La Controverse du Récit National à propos de la Bataille de Gelibolu: Décryptage avec Ahmet Ümit

L’année 2015 a marqué un tournant dans la mémoire collective turque. À l’occasion du centenaire de la Bataille de Gallipoli, connue en Turquie sous le nom de “Çanakkale Savaşı”, une intense polémique a éclaté autour de ce qu’on appelait alors le “récit national” de l’événement.
La Bataille de Gallipoli, livrée entre avril 1915 et janvier 1916, opposa les forces alliées (Royaume-Uni, France, Australie, Nouvelle-Zélande) à l’Empire ottoman. Les Alliés cherchaient à forcer le détroit des Dardanelles pour atteindre Constantinople et défaire l’empire. La bataille, qui dura près de dix mois, fut un désastre pour les Alliés, avec des pertes humaines considérables dépassant les 250 000 morts.
Cependant, en Turquie, la bataille était traditionnellement présentée comme une victoire éclatante du courage ottoman face à la puissance impérialiste. Le récit dominant mettait l’accent sur le héroïsme des soldats turcs et leur détermination à défendre leur terre. Il célébrait Mustafa Kemal Atatürk, alors commandant de division, qui deviendrait plus tard le fondateur de la République turque, comme un stratège militaire brillant et un symbole d’inspiration nationale.
En 2015, à l’approche du centenaire de la bataille, Ahmet Ümit, un romancier et essayiste turc renommé, a lancé une critique virulente de ce récit national traditionnel. Dans son essai “Çanakkale Savaşı: Tarih, Bellek ve Mit” (La Bataille de Gallipoli : Histoire, Mémoire et Mythe), Ümit argumentait que la narration officielle masquait la réalité complexe de la bataille.
Selon Ümit, le récit glorificateur minimisait les pertes turques, exagérant le rôle d’Atatürk et occultant les erreurs stratégiques de l’Empire ottoman. Il affirmait que cette vision biaisée servait à entretenir un nationalisme exacerbé et une image idéalisée du passé turc.
L’intervention d’Ümit a déclenché une vive controverse en Turquie. Ses propos ont été accueillis avec scepticisme par certains historiens qui défendaient la version traditionnelle de la bataille. D’autres, cependant, saluaient son courage à remettre en question les idées reçues et à appeler à une analyse plus nuancée de l’histoire turque.
La polémique autour du “récit national” souleva des questions essentielles sur la manière dont un pays traite son passé.
- Comment équilibrer le patriotisme avec la quête d’une histoire objective ?
- Faut-il privilégier une vision héroïque ou reconnaître les erreurs et les tragédies de l’histoire nationale ?
- Quelle est la responsabilité des historiens dans cette démarche de vérité et de réconciliation?

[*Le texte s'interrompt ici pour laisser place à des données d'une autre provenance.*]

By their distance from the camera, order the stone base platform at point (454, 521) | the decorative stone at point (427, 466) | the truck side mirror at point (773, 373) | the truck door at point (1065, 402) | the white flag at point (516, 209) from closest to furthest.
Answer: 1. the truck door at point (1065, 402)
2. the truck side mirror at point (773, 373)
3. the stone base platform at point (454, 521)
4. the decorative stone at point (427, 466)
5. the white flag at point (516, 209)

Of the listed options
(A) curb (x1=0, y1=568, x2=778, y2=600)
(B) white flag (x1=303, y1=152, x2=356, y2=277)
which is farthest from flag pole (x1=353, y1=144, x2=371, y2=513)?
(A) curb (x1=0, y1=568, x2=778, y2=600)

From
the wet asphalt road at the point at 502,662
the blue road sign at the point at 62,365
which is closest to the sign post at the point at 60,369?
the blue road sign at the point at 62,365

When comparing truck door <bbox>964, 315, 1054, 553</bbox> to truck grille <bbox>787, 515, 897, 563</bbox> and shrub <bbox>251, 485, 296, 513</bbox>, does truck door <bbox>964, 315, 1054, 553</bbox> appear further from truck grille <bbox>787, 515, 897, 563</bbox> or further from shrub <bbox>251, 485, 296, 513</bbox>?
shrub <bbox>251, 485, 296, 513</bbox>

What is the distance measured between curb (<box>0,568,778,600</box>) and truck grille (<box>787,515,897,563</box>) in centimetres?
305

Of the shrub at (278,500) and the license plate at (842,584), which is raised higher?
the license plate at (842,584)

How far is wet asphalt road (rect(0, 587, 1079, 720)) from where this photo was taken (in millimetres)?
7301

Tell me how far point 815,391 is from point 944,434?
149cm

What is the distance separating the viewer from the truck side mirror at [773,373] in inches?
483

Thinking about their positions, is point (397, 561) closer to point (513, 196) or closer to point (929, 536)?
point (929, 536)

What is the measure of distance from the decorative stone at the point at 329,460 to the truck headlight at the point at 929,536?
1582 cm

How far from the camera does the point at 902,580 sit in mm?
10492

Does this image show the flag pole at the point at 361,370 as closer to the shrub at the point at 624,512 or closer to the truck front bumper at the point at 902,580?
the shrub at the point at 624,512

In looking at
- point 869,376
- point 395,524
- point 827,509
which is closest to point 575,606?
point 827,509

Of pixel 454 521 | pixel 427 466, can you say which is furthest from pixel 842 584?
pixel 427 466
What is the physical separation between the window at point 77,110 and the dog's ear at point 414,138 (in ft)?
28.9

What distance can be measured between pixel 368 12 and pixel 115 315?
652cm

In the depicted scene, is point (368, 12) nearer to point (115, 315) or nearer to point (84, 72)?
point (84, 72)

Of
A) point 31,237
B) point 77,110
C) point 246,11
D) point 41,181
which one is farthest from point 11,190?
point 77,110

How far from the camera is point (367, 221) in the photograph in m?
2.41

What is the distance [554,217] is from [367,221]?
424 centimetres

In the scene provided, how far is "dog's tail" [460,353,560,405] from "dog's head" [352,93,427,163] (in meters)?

Il est intéressant de noter que, parallèlement à la polémique lancée par Ahmet Ümit, le centenaire de la bataille a également été marqué par une série d’événements commémoratifs officiels en Turquie. Ces événements étaient souvent empreints d’un ton solennel et patriotique, mettant l’accent sur l’héroïsme des soldats turcs et la victoire morale de l’Empire ottoman.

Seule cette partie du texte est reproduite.